I can’t help but think it must have been similar on that day my Pastor speaks recently of, that familiar story when a lawyer, a scribe, tested Jesus to choose among the over six-hundred laws governing Israel as to which should take precedence over the others.

I must admit that while I cherish my Lord’s answer, some things never occurred to my overlooking mind, such as this was a Scribe, a suggested master of the Law, or that he would have spent his entire life copying, studying, and arguing the Law. This interrogator would have known the Law like the back of his hand. But what he didn’t know, was, “Which Law was the greatest?”

So Jesus, in exactness, told him, “You will love the LORD your God with all your heart, with all your soul, and with all your mind. This is the first and great commandment.” Matthew 22:34-38

Quite frankly it is obvious how this scene ought to have made a lawyer blush. The scribe literally asked Jesus to quote what he was wearing on his forehead (Phylactery). Not what Jesus was wearing, by the way, but the scribe. He had worn these words on his forehead from a very young age. Before wearing them on his forehead, the very words Jesus quoted were stamped on the front porch posts of his parent’s home for all his childhood. Adding to the outrageous scenario here, these very words were an everyday familiar part of his life. Do you see the irony?
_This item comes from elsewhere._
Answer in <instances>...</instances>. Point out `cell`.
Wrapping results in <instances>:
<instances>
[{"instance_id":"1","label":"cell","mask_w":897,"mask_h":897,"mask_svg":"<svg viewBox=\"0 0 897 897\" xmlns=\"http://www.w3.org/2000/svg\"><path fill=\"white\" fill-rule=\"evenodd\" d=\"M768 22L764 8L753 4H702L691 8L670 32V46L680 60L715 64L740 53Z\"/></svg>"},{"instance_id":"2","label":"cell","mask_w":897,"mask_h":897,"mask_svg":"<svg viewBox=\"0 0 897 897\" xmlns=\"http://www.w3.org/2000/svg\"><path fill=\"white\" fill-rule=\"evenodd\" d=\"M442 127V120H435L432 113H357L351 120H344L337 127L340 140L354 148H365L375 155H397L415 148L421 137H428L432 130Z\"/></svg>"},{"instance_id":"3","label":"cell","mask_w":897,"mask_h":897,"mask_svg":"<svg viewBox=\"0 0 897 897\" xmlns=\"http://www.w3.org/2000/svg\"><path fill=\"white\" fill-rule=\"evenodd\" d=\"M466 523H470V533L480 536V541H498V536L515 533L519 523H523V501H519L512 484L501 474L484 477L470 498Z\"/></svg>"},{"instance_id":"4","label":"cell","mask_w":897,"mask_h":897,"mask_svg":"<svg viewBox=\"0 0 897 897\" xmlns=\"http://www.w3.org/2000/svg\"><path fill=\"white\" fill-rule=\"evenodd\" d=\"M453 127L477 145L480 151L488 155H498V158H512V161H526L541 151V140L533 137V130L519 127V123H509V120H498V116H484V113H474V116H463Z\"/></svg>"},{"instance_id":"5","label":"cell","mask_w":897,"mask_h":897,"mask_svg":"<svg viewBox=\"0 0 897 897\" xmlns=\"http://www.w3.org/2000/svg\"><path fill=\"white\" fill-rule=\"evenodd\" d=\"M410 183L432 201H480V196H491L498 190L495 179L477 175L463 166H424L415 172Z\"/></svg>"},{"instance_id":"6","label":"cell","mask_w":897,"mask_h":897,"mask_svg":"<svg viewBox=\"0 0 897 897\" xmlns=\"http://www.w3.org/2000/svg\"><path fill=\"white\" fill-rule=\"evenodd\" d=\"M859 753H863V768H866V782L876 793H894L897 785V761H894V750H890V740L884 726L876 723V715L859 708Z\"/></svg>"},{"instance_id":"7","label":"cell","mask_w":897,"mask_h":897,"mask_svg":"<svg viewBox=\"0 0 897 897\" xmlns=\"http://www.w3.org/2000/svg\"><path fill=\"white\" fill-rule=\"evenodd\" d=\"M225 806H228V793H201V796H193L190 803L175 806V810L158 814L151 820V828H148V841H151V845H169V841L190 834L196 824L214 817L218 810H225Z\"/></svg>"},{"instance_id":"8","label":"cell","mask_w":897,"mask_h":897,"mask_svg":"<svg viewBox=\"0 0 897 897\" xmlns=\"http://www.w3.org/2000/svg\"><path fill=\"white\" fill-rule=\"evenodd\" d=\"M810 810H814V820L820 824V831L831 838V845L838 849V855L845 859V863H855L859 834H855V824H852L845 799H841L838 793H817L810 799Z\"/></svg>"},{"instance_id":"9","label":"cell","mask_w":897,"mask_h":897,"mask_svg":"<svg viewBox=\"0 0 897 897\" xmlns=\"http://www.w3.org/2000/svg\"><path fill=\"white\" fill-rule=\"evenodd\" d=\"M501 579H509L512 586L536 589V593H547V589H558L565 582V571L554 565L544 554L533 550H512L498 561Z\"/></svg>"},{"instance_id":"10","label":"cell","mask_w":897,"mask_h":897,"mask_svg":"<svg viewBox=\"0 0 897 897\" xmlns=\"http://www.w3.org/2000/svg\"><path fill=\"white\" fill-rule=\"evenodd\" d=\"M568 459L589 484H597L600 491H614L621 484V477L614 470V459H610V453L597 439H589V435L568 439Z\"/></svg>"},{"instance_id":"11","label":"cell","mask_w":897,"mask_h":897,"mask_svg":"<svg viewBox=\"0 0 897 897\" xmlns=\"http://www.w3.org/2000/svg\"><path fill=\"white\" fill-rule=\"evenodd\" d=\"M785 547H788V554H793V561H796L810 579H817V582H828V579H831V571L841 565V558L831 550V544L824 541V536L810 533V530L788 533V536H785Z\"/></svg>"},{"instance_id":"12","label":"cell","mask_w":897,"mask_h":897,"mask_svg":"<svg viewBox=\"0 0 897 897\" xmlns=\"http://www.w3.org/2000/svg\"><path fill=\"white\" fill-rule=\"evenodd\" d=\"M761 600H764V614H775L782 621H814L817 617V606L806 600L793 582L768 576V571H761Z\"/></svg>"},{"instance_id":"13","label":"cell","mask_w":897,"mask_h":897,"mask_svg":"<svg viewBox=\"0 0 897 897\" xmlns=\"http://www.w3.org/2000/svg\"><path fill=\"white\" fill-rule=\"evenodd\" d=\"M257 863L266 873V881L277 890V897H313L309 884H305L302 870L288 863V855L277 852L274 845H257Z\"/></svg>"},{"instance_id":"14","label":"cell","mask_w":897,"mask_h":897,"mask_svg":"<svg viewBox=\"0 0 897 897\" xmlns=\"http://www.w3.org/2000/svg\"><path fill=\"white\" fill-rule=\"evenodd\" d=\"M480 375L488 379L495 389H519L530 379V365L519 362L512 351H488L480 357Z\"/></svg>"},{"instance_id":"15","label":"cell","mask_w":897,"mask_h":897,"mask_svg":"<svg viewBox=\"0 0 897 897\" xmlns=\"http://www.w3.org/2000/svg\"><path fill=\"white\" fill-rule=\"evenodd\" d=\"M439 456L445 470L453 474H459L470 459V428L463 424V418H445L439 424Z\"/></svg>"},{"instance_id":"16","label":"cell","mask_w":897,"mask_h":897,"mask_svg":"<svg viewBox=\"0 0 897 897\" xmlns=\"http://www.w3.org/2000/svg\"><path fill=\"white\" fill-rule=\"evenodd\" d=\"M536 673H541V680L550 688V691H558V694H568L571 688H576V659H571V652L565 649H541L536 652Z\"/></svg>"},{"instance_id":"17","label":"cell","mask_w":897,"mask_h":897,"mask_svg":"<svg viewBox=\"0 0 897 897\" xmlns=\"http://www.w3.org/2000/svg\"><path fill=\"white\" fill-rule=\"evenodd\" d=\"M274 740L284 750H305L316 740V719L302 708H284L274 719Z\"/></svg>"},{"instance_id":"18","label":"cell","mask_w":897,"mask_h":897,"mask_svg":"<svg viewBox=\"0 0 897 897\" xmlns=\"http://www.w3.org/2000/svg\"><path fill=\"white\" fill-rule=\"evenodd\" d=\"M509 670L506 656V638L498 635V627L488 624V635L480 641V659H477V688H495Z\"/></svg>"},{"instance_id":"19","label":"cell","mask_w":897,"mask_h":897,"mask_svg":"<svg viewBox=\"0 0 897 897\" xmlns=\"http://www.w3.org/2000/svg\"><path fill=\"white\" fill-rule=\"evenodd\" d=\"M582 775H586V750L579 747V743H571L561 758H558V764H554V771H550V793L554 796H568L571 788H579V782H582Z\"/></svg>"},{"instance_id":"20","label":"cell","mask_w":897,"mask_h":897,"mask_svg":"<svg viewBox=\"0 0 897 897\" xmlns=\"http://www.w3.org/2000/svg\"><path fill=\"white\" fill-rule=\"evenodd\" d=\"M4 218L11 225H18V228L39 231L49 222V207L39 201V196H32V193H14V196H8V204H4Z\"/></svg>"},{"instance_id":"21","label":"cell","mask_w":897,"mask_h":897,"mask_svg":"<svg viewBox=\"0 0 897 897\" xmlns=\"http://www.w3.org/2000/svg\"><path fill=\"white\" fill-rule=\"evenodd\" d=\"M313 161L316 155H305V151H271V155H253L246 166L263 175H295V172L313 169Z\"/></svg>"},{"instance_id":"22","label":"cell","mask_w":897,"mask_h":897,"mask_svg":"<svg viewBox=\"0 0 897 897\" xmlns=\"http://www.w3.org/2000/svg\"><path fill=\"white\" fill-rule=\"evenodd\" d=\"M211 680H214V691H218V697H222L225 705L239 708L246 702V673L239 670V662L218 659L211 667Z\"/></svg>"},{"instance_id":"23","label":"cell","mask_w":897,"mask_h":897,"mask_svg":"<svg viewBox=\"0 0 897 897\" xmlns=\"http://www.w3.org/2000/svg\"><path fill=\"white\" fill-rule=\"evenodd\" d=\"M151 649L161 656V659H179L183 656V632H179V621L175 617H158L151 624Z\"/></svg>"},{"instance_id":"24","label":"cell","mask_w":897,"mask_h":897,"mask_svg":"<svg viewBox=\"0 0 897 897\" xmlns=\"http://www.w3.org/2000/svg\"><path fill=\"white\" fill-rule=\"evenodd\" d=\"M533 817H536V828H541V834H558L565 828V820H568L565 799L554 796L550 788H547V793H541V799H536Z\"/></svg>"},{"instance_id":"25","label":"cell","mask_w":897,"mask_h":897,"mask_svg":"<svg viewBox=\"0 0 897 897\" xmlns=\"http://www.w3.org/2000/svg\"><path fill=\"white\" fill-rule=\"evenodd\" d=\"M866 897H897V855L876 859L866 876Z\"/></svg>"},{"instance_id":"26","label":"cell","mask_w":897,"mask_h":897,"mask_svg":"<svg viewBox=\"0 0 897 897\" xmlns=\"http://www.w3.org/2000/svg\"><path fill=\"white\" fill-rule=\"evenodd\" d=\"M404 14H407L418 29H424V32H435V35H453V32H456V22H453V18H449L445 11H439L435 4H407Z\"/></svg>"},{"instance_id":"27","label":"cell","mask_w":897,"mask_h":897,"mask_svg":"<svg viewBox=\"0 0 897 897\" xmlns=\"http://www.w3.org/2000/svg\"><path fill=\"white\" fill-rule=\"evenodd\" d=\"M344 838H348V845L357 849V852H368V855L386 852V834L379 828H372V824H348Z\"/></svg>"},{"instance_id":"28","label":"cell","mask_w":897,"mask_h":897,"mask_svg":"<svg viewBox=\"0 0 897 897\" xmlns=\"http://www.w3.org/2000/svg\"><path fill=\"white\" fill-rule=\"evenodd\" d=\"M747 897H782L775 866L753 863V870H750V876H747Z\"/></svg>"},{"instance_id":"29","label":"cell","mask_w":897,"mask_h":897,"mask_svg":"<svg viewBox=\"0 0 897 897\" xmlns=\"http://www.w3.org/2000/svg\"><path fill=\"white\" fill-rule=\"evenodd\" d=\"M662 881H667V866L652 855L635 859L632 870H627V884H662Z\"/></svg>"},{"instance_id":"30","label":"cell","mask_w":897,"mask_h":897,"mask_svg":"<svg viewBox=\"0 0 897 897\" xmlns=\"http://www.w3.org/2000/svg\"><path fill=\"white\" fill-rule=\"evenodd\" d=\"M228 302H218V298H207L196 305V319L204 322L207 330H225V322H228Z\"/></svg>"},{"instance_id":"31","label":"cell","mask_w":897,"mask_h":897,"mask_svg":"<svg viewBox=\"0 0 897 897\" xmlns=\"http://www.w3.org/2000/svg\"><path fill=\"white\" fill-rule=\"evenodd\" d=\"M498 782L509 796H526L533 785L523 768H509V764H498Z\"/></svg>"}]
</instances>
I love the thought that Jesus could have simply said, “Dude, take that thing off your forehead and read it for once!” But he didn’t. Instead, he offered grace as he always does.

Applicably, I would have to be blind myself to not recognize that I neglect these words no less than the scribe. The greatest commandment my God has given me is to love Him with my everything. Truth be known, as Jesus will conclude, until I resign my heart to that command, I’ll never inwardly care about keeping any of the others anyway. What difference will it make if one law is held greater than another if I fail greatest at the Greatest?

In a previous message, my Pastor exclaimed God’s love for me, but then he couldn’t fail to announce the fruit of that love is my love in return. I love Him because He first loved me.

So, where then, do we stand? Quite frankly, I hope you are seeing exactly what I’m seeing, a bunch of people, like me, consumed by exaggerating our pet laws, although in essence legitimate they may be, dismissing the paramount.

I wonder what will change should my first priority become loving my God? And you?